At a time step $t$, for a state $S_{t}$, the return is defined as the discounted cumulative reward from that time step $t$.

If an agent is following a policy (which in itself is a probability distribution of choosing a next state $S_{t+1}$ from $S_{t}$), the agent wants to find the value at $S_{t}$ by calculating sort of "weighted average" of all the returns from $S_{t}.$ This is called the expected return.

Is my understanding correct?

digi philos

Posted 2019-06-30T15:12:14.500

Reputation: 31

Answers

0

Formally, the return (also known as the cumulative future discounted reward) can be defined as

$$ G_t = \sum_{k=0}^\infty \gamma^k R_{t+k+1}, $$

where $0 \leq \gamma \leq 1$ is the discount factor and $R_{i}$ is the reward at time step $i$. Here $G_t$ and $R_i$ are considered random variables (and r.v.s are usually denoted with capital letters, so I am using the notation used in the book Reinforcement Learning: An Introduction, 2nd edition).

The expected return is defined as

\begin{align} v^\pi(s) &= \mathbb{E}\left[G_t \mid S_t = s \right] \\ &= \mathbb{E}\left[\sum_{k=0}^\infty \gamma^k R_{t+k+1} \bigm\vert S_t = s \right] \end{align}

In other words, the value of a state $s$ (associated with a policy $\pi$) is equal to the expectation of the return $G_t$ given that $S_t = s$, so $v^\pi(s)$ is defined as a conditional expectation. Note also that the expected value is usually defined with respect to a random variable, which is the case. Note also that $S_t$ is a random variable, while $s$ is a realization of this random variable.

A policy is not a probability distribution of choosing the next state. A stochastic policy is a family of a conditional probability distribution over actions given states. There are also deterministic policies. Have a look at this question What is the difference between a stochastic and a deterministic policy? for more details about the definition of stochastic and deterministic policies.

If an agent is following a policy, the agent wants to find the value at $S_{t}$ by calculating sort of "weighted average" of all the returns from $S_{t}.$ This is called the expected return.

In the case of Monte Carlo Prediction, the value of a state associated with a specific policy, that is, the expected value of the return given a state is approximated with a finite (weighted) average. See e.g. What is the difference between First-Visit Monte-Carlo and Every-Visit Monte-Carlo Policy Evaluation?. Furthermore, note that the expectation of a discrete random variable is defined as a weighted average.
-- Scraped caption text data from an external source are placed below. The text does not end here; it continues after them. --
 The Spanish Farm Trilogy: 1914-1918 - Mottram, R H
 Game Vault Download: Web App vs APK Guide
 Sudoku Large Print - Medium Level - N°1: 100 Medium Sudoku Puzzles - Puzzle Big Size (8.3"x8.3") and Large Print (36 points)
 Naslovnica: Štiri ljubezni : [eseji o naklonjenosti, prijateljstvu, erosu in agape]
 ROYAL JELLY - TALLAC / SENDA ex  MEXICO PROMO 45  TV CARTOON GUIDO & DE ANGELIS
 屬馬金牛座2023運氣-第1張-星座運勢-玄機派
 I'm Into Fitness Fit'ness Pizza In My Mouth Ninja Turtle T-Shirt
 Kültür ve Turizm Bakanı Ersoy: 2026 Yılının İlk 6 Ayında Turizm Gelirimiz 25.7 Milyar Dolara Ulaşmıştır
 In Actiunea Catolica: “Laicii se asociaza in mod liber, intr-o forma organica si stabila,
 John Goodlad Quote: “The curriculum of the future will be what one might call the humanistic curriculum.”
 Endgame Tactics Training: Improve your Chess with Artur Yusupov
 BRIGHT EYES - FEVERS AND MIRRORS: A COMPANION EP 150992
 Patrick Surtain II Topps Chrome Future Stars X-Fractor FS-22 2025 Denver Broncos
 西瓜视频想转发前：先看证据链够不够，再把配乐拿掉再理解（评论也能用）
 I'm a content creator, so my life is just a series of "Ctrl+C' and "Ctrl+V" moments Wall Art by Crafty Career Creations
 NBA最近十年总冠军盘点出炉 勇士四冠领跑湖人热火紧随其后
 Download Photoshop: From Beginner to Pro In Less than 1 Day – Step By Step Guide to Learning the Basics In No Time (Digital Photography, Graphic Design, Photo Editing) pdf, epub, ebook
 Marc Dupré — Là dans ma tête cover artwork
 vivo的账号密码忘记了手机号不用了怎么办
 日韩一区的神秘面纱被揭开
However, the return is not a discrete random variable, but, in general, it is a continuous one.

nbro

Posted 2019-06-30T15:12:14.500

Reputation: 19 783

2It would help the OP I think if you more carefully differentiate and explain the difference between random distributions (usually noted with capital letters e.g. $R_t$) and data/observations (usually noted with lower-case letters e.g. $r_t$). The notation you are currently using in this answer is very loose in that regard – Neil Slater – 2019-06-30T16:33:06.557

0

You're correct, the return is the discounted future reward from the one iteration while the expected return is averaged over a bunch of iterations.

lzl

Posted 2019-06-30T15:12:14.500

Reputation: 101